Film ini dibuat untuk mengenang peristiwa kelam pembunuhan 6 jenderal dan satu perwira TNI atau yang lebih dikenal sebagai Pahlawan Revolusi.
Baca: DPR: Tidak ada Aturan Mewajibkan atau Melarang Nonton Film G30S/PKI
Penculikan dan pembunuhan 6 jenderal dan 1 perwira itu terjadi pada 30 September malam atau 1 Oktober dini hari pada tahun 1965.
Namun hal itu berubah setelah reformasi. Menteri Penerangan kala itu yang juga merupakan jenderal dari TNI, Letjen Muhammad Yunus Yosfiah memutuskan untuk menghentikan penayangan "film wajib" tersebut.
Yunus mencatatkan diri sebagai orang yang pertama membuat aturan bahwa film Pengkhianatan G30S/PKI tak lagi wajib diputar.
Tapi tahukah Anda selain Letjen TNI Yunus, ada dua tokoh kunci lagi yang berperan di balik dihentikannya penayangan film G30S PKI? Siapa mereka?

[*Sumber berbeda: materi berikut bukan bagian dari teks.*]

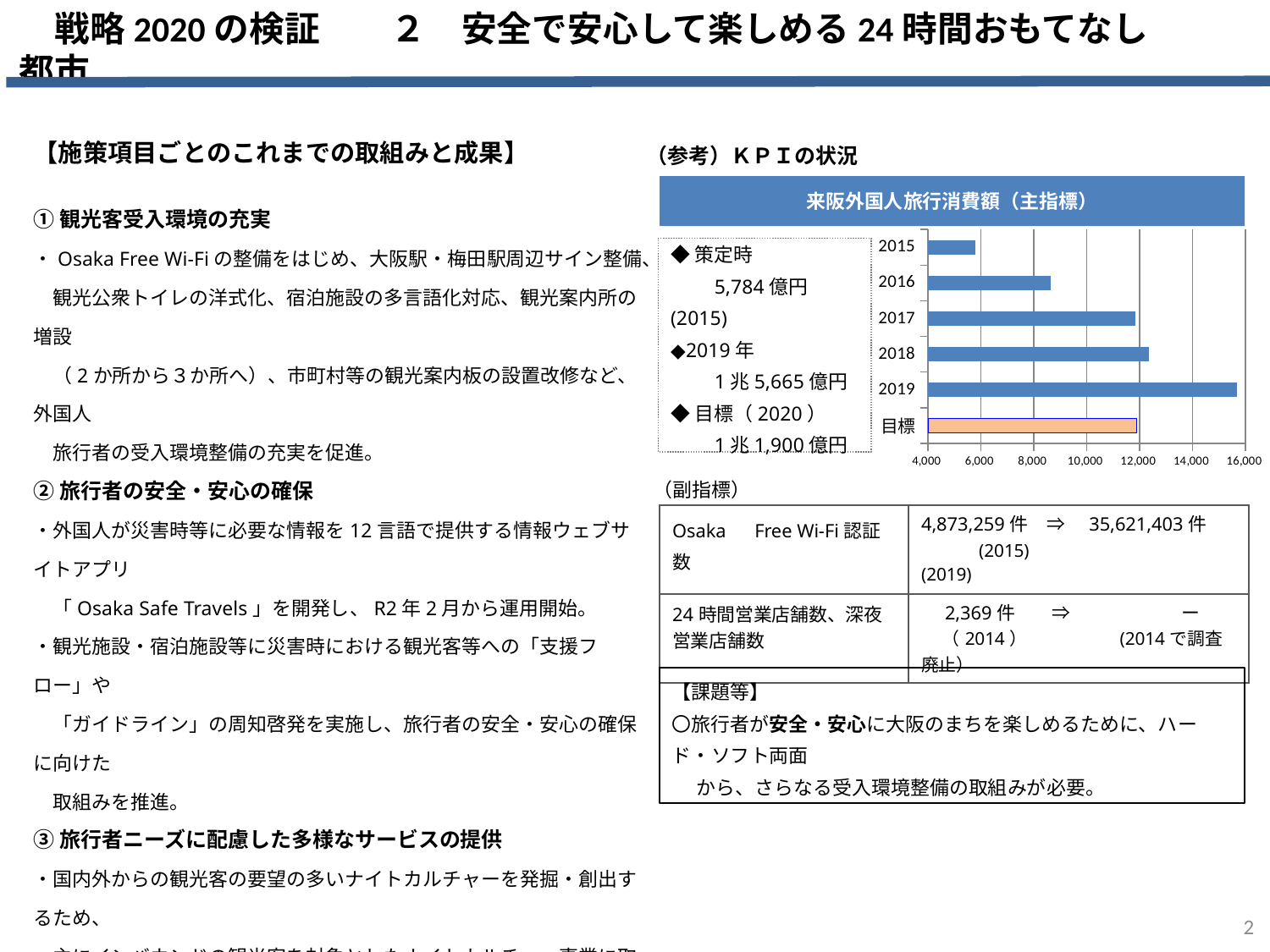
What kind of chart is shown under 来阪外国人旅行消費額（主指標）? bar chart What is the title of the bar chart on the slide? 来阪外国人旅行消費額（主指標） On the 来阪外国人旅行消費額 chart, which is larger, the bar for 2019 or the bar for 目標? 2019 Is the value for 2015 on the 来阪外国人旅行消費額 chart greater or less than 6,000? less Is the value for 2019 on the 来阪外国人旅行消費額 chart greater or less than 14,000? greater Do the values on the 来阪外国人旅行消費額 chart rise or fall from 2015 to 2019? rise Is the value for 2016 on the 来阪外国人旅行消費額 chart greater or less than 8,000? greater Which category has the shortest bar on the 来阪外国人旅行消費額 chart? 2015 Which category has the longest bar on the 来阪外国人旅行消費額 chart? 2019 How many categories are plotted on the 来阪外国人旅行消費額 chart? 6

Dari rujukan-rujukan yang diperoleh Imelda Bachtiar, penulis memor kesejarahan, yang dimuat di Intisari, setidaknya ada tiga tokoh sentral yang berperan dalam dihentikannya pemutaran film Pengkhianatan G30S/PKI.
Mereka adalah almarhum Marsekal Udara Saleh Basarah, Menteri Penerangan Yunus Yosfiah, dan Menteri Pendidikan Juwono Sudarsono.

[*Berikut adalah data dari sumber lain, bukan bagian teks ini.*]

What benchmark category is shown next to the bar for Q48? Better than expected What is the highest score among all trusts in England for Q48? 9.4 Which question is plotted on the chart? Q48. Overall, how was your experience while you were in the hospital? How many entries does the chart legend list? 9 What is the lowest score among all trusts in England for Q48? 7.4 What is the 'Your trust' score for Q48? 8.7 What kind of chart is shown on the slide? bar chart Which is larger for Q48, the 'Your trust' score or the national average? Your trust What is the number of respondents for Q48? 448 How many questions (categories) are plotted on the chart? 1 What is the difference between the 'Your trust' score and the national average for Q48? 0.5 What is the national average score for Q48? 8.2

Majalah Tempo menulis, Menteri Pendidikan Juwono Sudarsono saat itu mengatakan, ia pernah ditelepon Marsekal Udara Saleh Basarah, Kepala Staf Angkatan Udara KSAU (1973-1977) sekitar bulan Juni-Juli 1998.
"Beliau keberatan karena film itu mengulang-ulang keterlibatan perwira AURI pada peristiwa itu (30 September)," kata Juwono ketika diwawancarai 28 September 2012.
Sebagai menteri pendidikan kala itu, Juwono meminta kepada para ahli sejarah untuk meninjau kembali kurikulum pelajaran sejarah tingkat SMP dan SMA, khususnya yang memuat peristiwa-peristiwa penting.
Supaya informasi yang diperoleh siswa didik lebih berimbang.
Ada pun Menteri Penerangan saat itu, Letjend (Purn) TNI Yunus Yosfiah mengatakan, pemutaran film yang bernuansa pengkultusan tokoh, seperti film Pengkhianatan G30S/PKI, Janur Kuning, dan Serangan Fajar tidak sesuai lagi dengan dinamika Reformasi.